HTTPS Connections for Resources
All external fonts, images, frames, and CSS must use an HTTPS URL.

Content Security Policy and LockerService

In a future release, LockerService will tighten CSP to eliminate the possibility of cross-site scripting attacks by disallowing the unsafe-inline and unsafe-eval keywords for inline scripts (script-src). As a best practice, eliminate use of these keywords in your code, and update third-party libraries to modern versions that don’t depend on unsafe-inline or unsafe-eval.

LockerService is a critical update for this release. LockerService will be automatically activated for all orgs in the Spring ’17 release. Before the Spring ’17 release, you can manually activate and deactivate the update as often as you need to evaluate the impact on your org. This critical update doesn’t affect the framework’s CSP.

Browser Support

CSP isn’t enforced by all browsers. For a list of browsers that enforce CSP, see caniuse.com.

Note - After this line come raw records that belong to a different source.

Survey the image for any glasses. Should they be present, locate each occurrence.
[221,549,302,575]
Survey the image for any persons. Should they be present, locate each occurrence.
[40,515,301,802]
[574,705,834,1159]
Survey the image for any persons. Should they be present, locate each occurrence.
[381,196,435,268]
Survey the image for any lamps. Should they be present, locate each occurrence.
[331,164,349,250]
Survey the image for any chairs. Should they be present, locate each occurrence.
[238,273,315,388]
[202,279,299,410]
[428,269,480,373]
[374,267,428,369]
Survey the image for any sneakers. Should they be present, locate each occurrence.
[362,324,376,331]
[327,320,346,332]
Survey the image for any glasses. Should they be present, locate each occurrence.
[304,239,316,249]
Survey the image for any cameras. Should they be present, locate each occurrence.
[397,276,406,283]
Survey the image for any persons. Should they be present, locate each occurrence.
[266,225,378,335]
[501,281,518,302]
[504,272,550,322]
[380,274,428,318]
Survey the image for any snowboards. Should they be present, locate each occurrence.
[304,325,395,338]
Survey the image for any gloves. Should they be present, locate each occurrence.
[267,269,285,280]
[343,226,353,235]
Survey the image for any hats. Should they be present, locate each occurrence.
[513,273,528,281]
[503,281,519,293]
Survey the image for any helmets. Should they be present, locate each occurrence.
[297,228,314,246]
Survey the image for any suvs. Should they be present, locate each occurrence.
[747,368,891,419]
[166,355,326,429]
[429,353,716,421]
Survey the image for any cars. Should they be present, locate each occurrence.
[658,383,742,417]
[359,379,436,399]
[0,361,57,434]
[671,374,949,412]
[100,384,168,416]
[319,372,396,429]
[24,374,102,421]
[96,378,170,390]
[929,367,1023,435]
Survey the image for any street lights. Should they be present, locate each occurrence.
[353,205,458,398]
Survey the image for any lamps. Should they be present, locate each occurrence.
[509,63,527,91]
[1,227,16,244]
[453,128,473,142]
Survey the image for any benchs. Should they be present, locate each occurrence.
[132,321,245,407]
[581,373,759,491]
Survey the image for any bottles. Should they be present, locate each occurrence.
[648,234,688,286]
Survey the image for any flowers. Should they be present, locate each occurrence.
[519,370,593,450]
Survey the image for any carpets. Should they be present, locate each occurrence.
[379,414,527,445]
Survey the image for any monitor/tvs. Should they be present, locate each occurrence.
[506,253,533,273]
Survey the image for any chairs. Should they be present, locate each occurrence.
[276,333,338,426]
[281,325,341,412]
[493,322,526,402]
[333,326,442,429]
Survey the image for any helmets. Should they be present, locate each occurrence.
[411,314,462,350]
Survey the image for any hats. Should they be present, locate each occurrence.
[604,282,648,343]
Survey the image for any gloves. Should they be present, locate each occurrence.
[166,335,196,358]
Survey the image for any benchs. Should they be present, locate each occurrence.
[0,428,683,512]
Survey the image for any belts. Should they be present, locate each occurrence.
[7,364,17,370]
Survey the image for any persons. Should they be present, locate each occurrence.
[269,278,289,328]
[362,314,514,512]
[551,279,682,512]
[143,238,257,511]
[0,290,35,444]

IE11 doesn’t support CSP, so we recommend using other supported browsers for enhanced security.

Note

Finding CSP Violations

Any policy violations are logged in the browser’s developer console. The violations look like the following message.

1Refused to load the script 'https://externaljs.docsample.com/externalLib.js'
2because it violates the following Content Security Policy directive: ...

If your app’s functionality isn’t affected, you can ignore the CSP violation.